● **WORK INSTRUCTIONS**
How many lines in the records below contain the string "plate"? Case matters. Reply with the number alone.

● **DATA TO USE**
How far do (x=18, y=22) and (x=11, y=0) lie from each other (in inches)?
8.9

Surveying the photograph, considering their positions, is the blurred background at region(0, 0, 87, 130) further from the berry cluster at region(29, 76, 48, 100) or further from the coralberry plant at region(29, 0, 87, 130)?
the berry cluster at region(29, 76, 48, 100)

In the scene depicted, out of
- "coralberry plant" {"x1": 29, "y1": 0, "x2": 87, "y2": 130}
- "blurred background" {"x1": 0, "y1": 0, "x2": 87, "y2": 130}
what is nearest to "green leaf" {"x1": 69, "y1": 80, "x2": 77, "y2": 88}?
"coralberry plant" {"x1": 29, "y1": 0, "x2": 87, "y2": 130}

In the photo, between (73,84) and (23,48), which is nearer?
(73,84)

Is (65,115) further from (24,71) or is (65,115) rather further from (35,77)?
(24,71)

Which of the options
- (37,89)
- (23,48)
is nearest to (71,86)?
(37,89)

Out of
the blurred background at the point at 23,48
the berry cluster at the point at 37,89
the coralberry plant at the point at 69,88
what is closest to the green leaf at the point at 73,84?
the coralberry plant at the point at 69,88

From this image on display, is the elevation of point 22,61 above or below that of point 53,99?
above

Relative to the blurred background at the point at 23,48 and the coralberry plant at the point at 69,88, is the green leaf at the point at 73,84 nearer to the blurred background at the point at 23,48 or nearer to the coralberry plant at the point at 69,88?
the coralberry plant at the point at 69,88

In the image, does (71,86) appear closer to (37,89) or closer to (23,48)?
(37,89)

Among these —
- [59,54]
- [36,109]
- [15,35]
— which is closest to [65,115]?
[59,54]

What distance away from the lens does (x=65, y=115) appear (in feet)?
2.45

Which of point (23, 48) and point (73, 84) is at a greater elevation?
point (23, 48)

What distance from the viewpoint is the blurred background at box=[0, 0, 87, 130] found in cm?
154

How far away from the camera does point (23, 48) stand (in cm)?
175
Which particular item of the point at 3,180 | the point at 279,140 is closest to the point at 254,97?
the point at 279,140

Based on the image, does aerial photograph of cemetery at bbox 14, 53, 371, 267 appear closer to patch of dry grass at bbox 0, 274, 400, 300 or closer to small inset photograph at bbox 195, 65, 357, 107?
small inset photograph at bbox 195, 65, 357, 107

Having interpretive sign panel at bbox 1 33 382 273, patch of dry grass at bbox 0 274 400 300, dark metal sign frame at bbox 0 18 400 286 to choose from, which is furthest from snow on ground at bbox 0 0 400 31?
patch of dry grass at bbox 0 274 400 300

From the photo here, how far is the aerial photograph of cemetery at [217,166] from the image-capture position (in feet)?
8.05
==
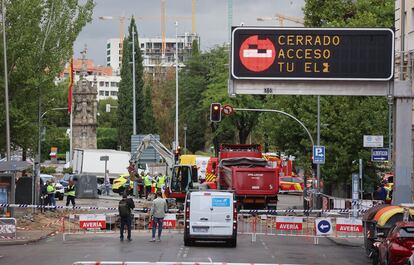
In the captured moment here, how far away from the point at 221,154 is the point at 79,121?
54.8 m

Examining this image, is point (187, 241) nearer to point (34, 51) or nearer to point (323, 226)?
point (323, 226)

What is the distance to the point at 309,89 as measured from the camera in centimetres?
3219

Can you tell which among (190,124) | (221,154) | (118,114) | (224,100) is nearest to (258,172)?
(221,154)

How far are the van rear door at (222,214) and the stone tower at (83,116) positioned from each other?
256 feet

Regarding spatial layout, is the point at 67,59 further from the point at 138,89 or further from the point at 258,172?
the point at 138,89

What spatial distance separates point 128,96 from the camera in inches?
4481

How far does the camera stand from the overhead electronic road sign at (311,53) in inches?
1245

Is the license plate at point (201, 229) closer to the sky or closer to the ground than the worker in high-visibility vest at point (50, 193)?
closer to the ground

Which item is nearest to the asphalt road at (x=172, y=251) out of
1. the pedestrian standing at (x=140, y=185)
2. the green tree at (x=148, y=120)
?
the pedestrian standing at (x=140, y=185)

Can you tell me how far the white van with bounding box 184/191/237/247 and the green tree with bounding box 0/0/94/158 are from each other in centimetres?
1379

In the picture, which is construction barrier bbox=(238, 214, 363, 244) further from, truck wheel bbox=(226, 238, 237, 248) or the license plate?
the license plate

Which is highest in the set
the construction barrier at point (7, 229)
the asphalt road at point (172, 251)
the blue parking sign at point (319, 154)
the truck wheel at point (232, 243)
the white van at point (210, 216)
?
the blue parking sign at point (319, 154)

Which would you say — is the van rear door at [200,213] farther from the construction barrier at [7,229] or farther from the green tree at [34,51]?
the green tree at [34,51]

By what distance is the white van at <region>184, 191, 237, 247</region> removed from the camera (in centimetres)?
--
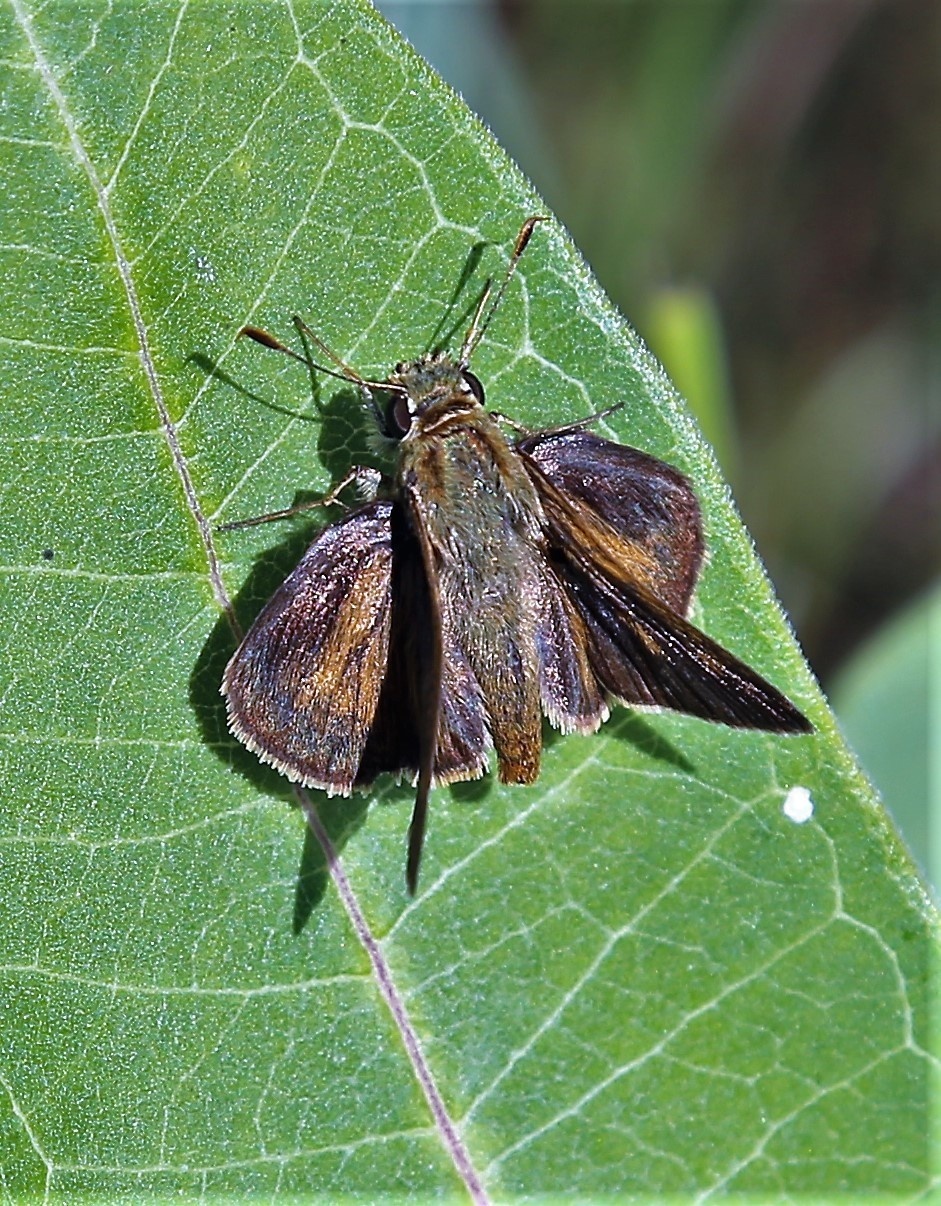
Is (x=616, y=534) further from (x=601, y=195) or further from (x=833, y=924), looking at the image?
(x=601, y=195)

● **FULL OUTPUT**
3